§ Exercise aim
In the forum thread on astronomy, explain in one to three sentences why Tilton doesn't bring the Celestron NexStar telescope to DC.

§ Excerpt provided
>>>>>
Talk of astronomy reminds me of the scene in If..., where the school swot is studying distant galaxies at night, speculating on the possibility of distant aliens. Mick Travis adjusts the telescope for the more engaging task of observing his girlfriend disrobing.


----------



## Shaver (May 2, 2012)

Langham said:


> I don't know if you're not a bit of a flaneur, Shaver - philosophy, astronomy, quantum physics, guns, whatever - you always seem very well versed in rather mystifying jargon together with a link to this or that obscure essayist. Eleven dimensional space-time?
> 
> Talk of astronomy reminds me of the scene in If..., where the school swot is studying distant galaxies at night, speculating on the possibility of distant aliens. Mick Travis adjusts the telescope for the more engaging task of observing his girlfriend disrobing.


A flâneur? Huh! I wish. I'm never sat still for more than a few seconds.

Eleven dimensional space-time (could be nine - dependent on the renormalisation technique applied) allows for all the wonderful menagerie of subatomic particles to be reduced to a strikingly elegant one dimensional string. Those particles are illusory and merely experienced as possessing the distinct properties we observe (once the superposition is resolved by collapse of the wave function) when manifested as protrusions into the lesser dimensions of our D-Brane. Now if we consider the directional arrow of time, as dictated by the second thermodynamic law - the tendency of a closed system towards entropy and equilibrium - but remember that information cannot be destroyed.... Blimey! Quick! Look over there: a girl is disrobing. :icon_smile_wink:

.
.
.
.
.
.
.
.


----------



## gaseousclay (Nov 8, 2009)

I once spotted klingons around Uranus. 

*coathatbuhbye*


----------



## Chouan (Nov 11, 2009)

Can you see Uranus, no but I can see Mars.


----------



## Shaver (May 2, 2012)

Tilton said:


> I "inherited" an older 8" SCT-style Celestron NexStar several years ago. It is great fun and makes things pretty much stupid-proof as long as you can find true-north. It has a GPS type deal in it that will let you select a particular body of interest, and will then automatically move towards it. I never got into the photography end of it, but it made for loads of fun in high school, especially when coupled with a bottle of bourbon or an illicit substance and a few buddies, a truck tailgate, on a remote tract of land my folks owned.
> 
> Unfortunately, light pollution is bad enough here in DC that I wouldn't bother to bring it up here. I do still take a peek through it when I visit, though.
<<<<<
Lines of data
>>>>>
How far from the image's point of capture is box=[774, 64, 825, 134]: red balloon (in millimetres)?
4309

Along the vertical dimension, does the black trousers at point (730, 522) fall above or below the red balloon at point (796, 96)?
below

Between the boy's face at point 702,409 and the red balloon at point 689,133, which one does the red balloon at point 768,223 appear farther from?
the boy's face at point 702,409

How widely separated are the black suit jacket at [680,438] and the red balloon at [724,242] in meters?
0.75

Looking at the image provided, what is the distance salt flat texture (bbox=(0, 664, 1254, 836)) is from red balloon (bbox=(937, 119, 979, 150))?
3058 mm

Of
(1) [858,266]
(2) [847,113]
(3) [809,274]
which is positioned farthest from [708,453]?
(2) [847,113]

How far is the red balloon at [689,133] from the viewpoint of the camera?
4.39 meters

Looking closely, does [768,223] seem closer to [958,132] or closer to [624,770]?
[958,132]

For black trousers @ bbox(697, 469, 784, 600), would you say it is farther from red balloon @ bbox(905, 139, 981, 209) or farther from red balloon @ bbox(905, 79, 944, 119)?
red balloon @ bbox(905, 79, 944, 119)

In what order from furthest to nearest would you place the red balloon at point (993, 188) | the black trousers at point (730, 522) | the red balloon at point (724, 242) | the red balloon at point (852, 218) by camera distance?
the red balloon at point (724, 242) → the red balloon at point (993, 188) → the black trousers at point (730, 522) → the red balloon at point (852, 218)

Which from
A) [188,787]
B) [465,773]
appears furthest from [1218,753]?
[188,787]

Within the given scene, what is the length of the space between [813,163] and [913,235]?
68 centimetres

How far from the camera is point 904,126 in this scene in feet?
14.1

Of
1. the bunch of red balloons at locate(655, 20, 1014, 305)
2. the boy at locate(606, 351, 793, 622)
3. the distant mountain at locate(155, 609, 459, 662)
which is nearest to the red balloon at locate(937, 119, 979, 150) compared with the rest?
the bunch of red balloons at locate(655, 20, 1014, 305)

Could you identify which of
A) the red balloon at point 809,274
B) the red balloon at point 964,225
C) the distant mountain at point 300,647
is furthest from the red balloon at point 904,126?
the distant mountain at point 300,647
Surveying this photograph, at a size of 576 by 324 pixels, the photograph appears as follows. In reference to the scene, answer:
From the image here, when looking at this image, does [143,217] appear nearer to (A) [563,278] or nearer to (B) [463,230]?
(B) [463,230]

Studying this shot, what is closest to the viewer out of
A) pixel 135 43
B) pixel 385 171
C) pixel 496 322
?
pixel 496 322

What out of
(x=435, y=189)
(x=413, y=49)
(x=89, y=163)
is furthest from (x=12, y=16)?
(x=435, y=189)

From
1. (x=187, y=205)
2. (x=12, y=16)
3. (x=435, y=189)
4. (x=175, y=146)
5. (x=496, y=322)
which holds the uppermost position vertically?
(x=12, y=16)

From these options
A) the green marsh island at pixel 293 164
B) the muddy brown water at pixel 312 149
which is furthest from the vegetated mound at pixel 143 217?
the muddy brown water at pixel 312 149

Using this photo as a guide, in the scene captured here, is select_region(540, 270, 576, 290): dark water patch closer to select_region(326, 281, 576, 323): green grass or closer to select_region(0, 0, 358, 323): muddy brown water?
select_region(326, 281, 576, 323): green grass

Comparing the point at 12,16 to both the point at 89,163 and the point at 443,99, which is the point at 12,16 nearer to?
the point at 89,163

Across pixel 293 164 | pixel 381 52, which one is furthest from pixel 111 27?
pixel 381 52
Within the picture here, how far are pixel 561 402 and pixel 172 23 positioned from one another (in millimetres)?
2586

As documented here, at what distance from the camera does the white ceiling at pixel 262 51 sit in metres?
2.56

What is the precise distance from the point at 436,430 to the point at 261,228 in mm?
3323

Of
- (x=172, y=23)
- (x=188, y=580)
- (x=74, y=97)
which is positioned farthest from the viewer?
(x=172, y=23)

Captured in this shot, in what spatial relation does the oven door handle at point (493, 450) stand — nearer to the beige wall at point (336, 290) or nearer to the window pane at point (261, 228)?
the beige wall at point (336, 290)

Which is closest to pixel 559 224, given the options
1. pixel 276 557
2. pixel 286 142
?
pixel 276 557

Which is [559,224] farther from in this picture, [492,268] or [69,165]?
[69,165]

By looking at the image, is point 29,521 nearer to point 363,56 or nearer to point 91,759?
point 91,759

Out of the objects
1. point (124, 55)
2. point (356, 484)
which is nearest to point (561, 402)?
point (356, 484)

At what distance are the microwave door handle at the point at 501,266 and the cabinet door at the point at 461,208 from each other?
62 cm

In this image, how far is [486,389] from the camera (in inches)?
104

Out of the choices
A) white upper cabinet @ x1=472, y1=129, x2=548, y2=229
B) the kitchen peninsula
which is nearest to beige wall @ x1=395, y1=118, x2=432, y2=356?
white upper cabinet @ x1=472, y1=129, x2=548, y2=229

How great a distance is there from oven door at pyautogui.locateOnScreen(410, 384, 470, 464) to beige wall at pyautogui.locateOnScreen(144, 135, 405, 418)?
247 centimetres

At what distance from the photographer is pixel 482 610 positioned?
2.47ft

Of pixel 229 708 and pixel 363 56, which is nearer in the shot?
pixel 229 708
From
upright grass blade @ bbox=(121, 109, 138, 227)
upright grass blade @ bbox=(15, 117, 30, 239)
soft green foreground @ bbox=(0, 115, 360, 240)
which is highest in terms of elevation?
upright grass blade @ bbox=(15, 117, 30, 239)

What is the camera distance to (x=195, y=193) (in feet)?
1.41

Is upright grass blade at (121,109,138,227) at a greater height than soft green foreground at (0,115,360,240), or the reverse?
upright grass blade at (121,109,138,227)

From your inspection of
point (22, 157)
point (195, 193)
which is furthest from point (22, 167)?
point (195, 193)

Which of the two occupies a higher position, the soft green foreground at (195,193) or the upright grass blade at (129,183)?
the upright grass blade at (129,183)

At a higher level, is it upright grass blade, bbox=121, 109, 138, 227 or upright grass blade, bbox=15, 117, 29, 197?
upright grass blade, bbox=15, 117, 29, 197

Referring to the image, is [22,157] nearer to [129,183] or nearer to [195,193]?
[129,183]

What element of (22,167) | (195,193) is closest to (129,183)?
<<<<<
§ Answer to the exercise
Tilton finds the light pollution in DC bad enough that bringing the telescope there wouldn't be worth it. Instead, Tilton takes a peek through it when visiting.